• _Supplied records_
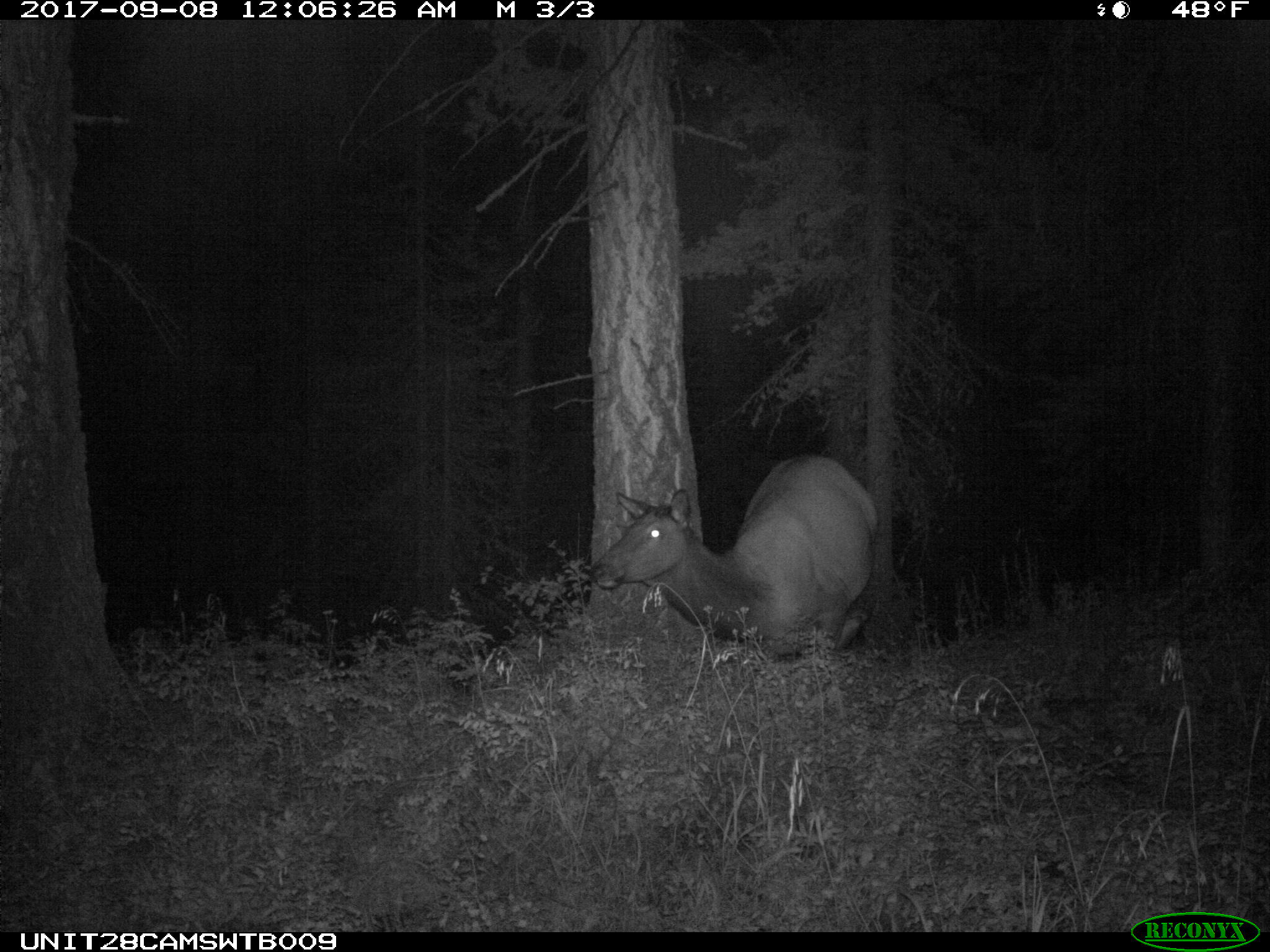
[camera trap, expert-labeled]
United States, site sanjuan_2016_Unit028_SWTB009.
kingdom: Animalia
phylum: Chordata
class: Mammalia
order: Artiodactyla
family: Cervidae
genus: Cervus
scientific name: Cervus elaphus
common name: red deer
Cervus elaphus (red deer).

* * *

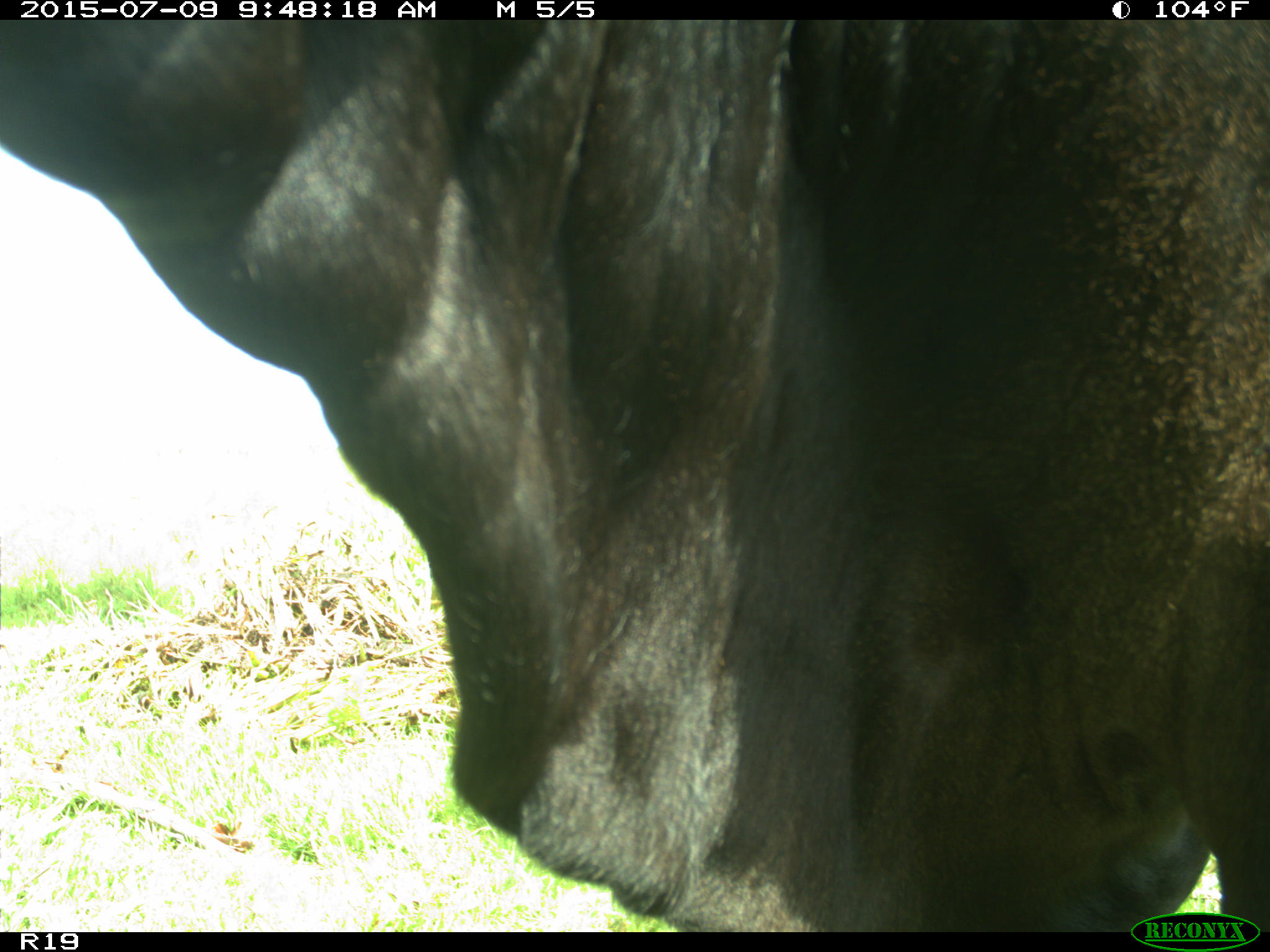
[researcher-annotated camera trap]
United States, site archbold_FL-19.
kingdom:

* * *

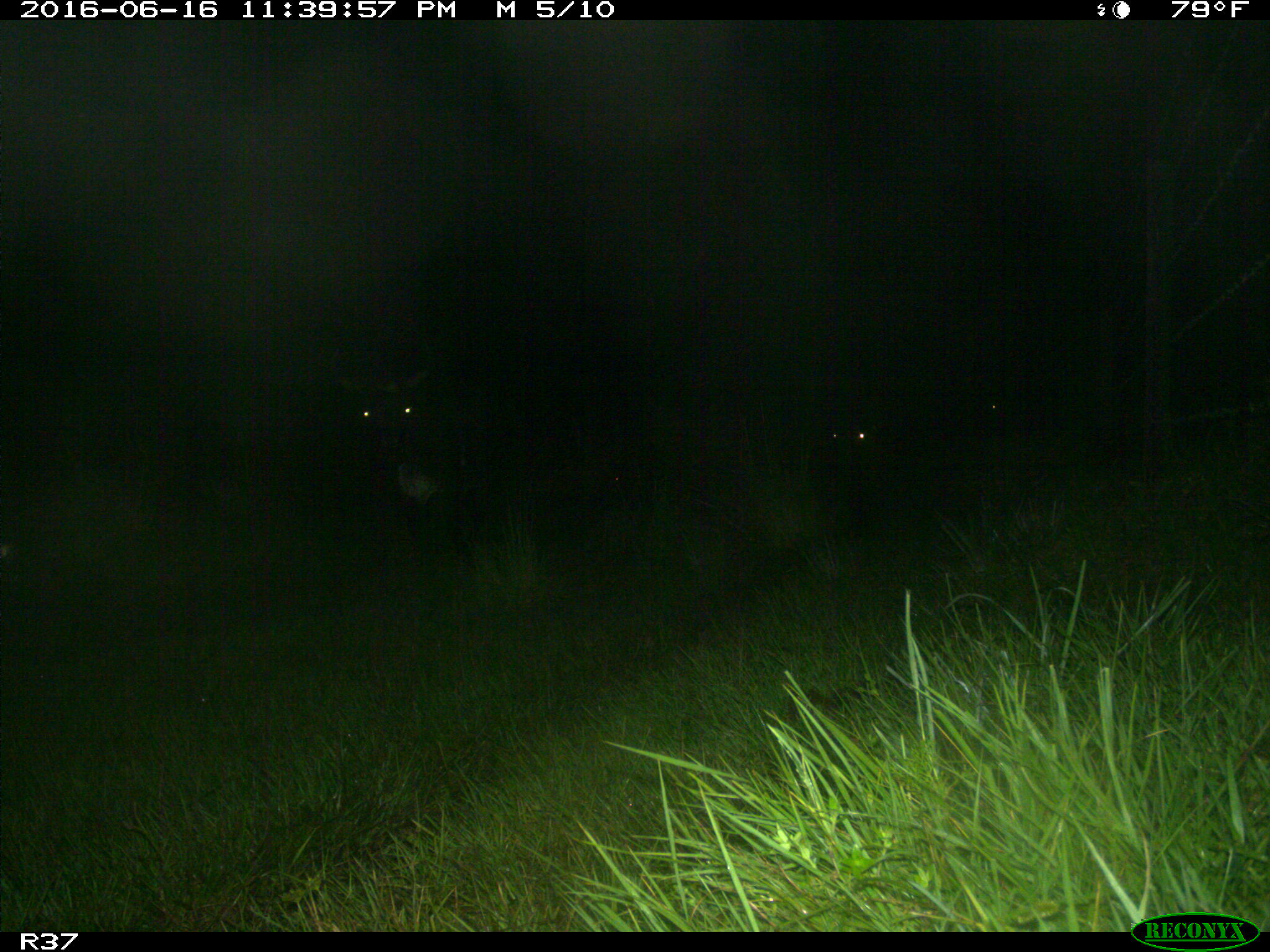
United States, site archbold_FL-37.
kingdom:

• _Assignment_
Tally the lines of the listing in which the string "trap" appears, and state the tally alone.

• _Written solution_
2